Neubrandenburg - Die Tat war entsetzlich und das Opfer wird lebenslang an den Folgen leiden: Während eines Trinkgelages übergoss ein Neubrandenburger einen Mann mit Frostschutzmittel und zündete ihn an.

Sein Opfer schwebte mit schwersten Verbrennungen wochenlang in Lebensgefahr. Gut 60 Prozent seiner Haut waren zerstört, auch Teile seiner Ohren büßte der 53 Jahre alte Mann ein. Wegen versuchten Mordes verurteilte das Landgericht Neubrandenburg den 37-jährigen Täter am Montag zu zehn Jahren Haft und wies ihn zugleich in eine Alkoholentziehungsanstalt ein.

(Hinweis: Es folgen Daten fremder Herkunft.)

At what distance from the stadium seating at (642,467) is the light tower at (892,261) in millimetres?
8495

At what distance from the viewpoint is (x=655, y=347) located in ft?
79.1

“Es war eine unmenschliche Tat“, sagte Richter Klaus Kabisch in der Urteilsbegründung. Die Kammer folgte genau dem Antrag der Staatsanwaltschaft. Der Verurteilte hatte die Tat bis zuletzt geleugnet. Sein Verteidiger forderte sogar Freispruch, weil die Polizei “tendenziös und einseitig ermittelt“ habe. “Die entscheidenden Beweismittel waren für uns die nach der Tat aufgezeichneten Telefongespräche des Verurteilten“, sagte Kabisch. Tatort war die eine Einzimmerwohnung in Neubrandenburg im vergangenen Sommer gewesen.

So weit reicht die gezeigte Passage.